State of the Economy: 

  1. The economy is forecast to return to pre-pandemic levels by mid 2022 with 7.3% growth in 2022, but will remain 3% smaller in 2026 than if the pandemic hadn’t occurred. The Office for Budget Responsibility predicts unemployment to peak at 6.5% next year, far lower than the 11.9% forecast last autumn. Ian Blackford, Leader of the Scottish National Party at Westminster, criticised the 1.7% growth rate from 2024 onwards as showing lack of ambition.  
  1. The UK will borrow a record £355 billion this year, on the way towards £407 billion in total fiscal measures. In a move to appease the Tory backbenches, the chancellor plans to reduce the deficit from 17% of national income to 10% in 2021-22 to balance government debt at 97% of GDP by 2023. 

Public Spending: 

  1. Furlough is extended until the end of September, with the government continuing to pay 80% of employees’ wages for hours they cannot work.  
  1. Support for the self-employed is extended until September, with an additional 600,000 people now eligible as access to grants is widened.  
  1. A new mortgage guarantee scheme will allow first-time buyers to take on mortgages of up to £600,000 with a 5% deposit. It will be a temporary measure, running from April 2021 to December 2022.   
  1. A new “super-deduction” will cut the tax bill of firms by 25p for every pound they invest in new equipment. Starting in April 2021, this will be worth around £25 billion to UK companies over the two-year period the super-deduction is in full effect.  
  1. Almost £400m has been allotted to help arts venues re-open. A £300m recovery package has been given to professional sport and £25m for grassroots football.  
  1. An additional £2.4 billion is to be given to the devolved administrations for 2021-22. This is £1.2 billion for the Scottish Government, £740 million for the Welsh Government, £410 million for the Northern Ireland Executive.  
  1. NHS workers are to receive a 1% pay rise. At least 1.3 million other public sector staff will have their wages frozen for a year, with the government warning that it is under huge pressure. “Pitiful and bitterly disappointing,” says the Royal College of Nursing (RCN).  
  1. A new £375 million “Future Fund” will be set up to invest in companies working in science. £15 billion of green bonds will be issued to finance projects to tackle environmental challenges.   

Taxes:  

  1. Tax-free Personal Allowances are to be frozen at £12,570 from April 2021, dragging 1.3 million people into the first tax band. The threshold for higher-level income tax will also be held at £50,270, meaning a further 1 million will pay the top rate. These so called “stealth taxes” are expected to raise over £19 billion over the course of the government.
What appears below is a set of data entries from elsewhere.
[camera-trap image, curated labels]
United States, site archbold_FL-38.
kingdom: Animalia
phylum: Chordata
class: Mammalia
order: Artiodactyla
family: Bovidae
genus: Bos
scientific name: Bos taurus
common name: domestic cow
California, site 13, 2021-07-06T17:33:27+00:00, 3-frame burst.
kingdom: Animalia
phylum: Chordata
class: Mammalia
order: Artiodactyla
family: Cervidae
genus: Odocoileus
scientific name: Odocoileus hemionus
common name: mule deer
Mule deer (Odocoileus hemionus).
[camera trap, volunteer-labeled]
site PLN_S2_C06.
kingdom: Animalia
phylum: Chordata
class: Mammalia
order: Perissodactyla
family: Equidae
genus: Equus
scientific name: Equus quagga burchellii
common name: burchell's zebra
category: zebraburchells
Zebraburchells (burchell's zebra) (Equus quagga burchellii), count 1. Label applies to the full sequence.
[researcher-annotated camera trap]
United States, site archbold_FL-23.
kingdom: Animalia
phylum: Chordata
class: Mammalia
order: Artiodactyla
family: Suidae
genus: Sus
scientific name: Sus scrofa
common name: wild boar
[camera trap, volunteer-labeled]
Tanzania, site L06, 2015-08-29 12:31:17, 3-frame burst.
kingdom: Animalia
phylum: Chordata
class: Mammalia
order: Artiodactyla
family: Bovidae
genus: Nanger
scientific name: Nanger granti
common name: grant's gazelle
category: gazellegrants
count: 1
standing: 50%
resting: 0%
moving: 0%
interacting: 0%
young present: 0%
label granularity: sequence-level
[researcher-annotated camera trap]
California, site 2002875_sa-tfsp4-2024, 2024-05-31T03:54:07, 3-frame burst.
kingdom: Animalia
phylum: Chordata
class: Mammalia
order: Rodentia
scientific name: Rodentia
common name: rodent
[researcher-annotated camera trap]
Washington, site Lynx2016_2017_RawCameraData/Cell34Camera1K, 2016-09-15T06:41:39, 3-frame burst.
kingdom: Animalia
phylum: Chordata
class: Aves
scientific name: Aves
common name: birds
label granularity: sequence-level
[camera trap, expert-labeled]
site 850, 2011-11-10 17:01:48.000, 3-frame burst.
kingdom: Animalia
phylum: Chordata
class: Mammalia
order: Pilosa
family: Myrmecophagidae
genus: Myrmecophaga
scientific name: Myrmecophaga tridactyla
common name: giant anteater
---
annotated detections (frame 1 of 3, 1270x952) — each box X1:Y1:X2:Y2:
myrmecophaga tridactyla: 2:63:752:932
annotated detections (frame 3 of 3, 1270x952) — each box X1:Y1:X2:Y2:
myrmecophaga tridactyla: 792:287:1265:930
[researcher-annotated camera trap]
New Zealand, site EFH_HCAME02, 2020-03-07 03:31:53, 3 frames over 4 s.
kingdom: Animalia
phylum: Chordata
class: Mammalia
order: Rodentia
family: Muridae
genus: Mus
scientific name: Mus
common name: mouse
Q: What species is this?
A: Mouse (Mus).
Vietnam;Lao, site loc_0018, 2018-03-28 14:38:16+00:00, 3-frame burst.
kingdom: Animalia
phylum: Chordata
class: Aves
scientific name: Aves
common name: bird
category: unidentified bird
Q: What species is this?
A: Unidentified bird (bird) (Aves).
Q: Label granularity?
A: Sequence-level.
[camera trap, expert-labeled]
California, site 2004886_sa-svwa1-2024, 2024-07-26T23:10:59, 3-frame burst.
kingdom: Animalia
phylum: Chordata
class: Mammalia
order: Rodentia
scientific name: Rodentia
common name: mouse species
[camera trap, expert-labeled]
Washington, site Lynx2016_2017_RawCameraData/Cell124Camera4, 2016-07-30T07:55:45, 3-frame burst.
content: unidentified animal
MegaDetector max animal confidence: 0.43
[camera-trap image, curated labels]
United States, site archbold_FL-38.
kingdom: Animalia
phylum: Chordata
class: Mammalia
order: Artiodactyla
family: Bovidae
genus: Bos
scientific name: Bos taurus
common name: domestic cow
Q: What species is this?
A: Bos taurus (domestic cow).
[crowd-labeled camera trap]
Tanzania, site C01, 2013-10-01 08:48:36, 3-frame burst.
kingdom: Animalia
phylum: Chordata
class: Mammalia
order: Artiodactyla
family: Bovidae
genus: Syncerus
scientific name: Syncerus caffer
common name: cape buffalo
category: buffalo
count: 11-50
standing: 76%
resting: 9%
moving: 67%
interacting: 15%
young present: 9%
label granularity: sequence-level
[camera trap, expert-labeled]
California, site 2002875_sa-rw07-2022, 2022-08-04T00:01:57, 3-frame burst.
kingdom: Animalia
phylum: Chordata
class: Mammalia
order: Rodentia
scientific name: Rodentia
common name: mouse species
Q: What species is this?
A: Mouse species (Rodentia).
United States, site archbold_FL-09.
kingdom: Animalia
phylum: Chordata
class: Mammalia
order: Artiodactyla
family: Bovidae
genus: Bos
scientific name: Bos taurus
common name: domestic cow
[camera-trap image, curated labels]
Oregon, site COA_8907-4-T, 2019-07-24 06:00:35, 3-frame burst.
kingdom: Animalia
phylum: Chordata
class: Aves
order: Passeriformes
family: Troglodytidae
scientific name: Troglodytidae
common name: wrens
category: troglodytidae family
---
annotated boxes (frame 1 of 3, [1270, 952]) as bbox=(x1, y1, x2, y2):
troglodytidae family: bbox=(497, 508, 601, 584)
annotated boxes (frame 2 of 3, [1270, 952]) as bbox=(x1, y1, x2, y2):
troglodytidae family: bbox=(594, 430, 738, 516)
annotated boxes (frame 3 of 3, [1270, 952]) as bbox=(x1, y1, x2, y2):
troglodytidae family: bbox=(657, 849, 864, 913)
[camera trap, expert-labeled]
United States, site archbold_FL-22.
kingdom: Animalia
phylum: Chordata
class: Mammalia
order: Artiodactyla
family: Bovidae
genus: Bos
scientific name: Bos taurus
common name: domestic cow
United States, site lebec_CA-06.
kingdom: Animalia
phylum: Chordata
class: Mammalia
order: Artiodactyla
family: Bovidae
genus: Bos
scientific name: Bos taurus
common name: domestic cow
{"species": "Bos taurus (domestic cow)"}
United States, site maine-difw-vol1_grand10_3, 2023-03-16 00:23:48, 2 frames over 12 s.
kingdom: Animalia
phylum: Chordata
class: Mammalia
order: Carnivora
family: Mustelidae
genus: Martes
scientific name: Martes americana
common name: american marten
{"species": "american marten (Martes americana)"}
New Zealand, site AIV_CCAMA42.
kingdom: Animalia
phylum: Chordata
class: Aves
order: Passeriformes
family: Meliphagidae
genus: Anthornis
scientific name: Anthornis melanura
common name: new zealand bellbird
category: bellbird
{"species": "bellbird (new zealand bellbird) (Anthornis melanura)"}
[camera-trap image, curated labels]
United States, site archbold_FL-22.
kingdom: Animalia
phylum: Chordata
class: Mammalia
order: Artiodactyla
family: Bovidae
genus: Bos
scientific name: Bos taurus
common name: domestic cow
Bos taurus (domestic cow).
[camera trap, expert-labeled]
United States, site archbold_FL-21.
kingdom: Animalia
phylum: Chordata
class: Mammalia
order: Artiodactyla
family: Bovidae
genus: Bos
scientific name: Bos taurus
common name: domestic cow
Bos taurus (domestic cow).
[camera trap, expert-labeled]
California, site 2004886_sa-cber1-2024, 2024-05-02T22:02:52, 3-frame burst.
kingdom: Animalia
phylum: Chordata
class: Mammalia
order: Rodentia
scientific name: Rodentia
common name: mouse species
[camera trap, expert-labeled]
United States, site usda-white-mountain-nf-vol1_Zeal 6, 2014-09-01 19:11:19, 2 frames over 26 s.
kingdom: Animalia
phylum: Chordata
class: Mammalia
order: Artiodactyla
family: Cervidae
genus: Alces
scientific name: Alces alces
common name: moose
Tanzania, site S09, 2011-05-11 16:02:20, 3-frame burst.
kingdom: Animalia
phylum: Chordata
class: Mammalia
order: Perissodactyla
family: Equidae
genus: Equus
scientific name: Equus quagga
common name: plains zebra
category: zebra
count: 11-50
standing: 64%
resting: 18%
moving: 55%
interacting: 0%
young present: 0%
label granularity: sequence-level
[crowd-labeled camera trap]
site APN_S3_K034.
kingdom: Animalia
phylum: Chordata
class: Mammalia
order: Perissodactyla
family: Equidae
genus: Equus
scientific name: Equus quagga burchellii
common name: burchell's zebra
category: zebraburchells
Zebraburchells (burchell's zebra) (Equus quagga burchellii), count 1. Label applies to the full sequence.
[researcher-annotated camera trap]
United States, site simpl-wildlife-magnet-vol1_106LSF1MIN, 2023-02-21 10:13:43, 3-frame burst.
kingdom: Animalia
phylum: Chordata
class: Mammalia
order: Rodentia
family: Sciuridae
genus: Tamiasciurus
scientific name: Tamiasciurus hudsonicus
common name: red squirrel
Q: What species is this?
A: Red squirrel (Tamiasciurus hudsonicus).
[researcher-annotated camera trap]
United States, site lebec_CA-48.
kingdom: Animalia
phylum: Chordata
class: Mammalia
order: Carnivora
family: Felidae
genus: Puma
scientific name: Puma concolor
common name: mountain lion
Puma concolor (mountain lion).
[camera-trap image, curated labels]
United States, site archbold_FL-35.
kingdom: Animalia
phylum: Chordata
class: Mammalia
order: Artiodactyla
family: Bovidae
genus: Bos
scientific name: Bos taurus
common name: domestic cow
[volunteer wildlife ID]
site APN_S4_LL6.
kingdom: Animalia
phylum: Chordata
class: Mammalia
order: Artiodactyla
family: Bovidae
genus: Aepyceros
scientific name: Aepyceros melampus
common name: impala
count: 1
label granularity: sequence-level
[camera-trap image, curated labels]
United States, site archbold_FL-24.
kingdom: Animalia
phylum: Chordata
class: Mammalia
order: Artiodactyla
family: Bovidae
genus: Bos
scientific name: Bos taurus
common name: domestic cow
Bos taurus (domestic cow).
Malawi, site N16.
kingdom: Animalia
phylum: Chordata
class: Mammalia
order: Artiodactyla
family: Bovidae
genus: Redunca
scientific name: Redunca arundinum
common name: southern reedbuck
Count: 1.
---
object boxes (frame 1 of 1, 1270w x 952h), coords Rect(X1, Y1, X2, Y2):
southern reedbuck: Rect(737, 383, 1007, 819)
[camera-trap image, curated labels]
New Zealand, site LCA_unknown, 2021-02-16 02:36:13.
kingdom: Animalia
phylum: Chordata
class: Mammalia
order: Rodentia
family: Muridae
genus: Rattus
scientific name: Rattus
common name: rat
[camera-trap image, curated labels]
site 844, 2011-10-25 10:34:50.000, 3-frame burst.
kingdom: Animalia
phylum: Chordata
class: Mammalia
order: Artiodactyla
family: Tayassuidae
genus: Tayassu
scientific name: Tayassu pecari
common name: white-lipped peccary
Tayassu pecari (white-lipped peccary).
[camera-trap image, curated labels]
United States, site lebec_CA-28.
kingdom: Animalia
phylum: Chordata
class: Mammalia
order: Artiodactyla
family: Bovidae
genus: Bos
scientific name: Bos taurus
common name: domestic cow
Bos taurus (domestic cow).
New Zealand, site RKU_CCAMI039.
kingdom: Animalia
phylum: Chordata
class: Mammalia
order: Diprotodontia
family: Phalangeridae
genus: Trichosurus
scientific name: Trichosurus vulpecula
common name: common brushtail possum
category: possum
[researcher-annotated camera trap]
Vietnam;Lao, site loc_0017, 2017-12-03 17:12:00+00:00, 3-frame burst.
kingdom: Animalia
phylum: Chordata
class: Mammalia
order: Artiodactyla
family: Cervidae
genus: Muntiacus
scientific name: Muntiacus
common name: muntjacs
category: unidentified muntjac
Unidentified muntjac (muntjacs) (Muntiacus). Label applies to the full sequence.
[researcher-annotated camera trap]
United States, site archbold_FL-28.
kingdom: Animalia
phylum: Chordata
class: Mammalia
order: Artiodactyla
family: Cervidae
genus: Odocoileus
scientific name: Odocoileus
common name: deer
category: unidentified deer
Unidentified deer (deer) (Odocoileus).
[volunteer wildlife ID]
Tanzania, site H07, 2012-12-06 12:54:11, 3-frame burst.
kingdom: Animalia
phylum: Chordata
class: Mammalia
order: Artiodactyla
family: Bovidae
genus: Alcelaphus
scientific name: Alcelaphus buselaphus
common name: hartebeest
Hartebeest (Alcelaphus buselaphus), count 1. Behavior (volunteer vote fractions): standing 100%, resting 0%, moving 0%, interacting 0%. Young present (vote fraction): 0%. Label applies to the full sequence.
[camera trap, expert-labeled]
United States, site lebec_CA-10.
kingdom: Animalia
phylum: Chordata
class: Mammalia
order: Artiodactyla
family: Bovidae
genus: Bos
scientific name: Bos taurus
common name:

The cut in the VAT rate for hospitality industries will be extended until October to try and boost trade this summer, before a staggered return to 20%.  
  1. Corporation Tax will increase to 25% of profits, the first raise since 1974. In order to support the recovery, the increase will not take effect until 2023. Businesses with £50,000 or less will continued to be taxed at the current rate of 19%, and a taper will be introduced such that only businesses with profits greater than £250,000 will be taxed at the full 25% rate. This still remains the lowest rate in the G7.  
  1. Fuel duties will be frozen for the 11th consecutive year, and alcohol duties will be frozen for the second year running, saving drinkers £1.7 billion.   

Bonus:  

  1. The National Living Wage is to increase from £8.72 an hour to £8.91 an hour from April.   
  1. Eight new freeports are to be created by late 2021 allowing goods to be imported without facing tariffs or charges. The Chancellor hopes they will boost employment and regenerate deprived areas by reducing the costs of doing business.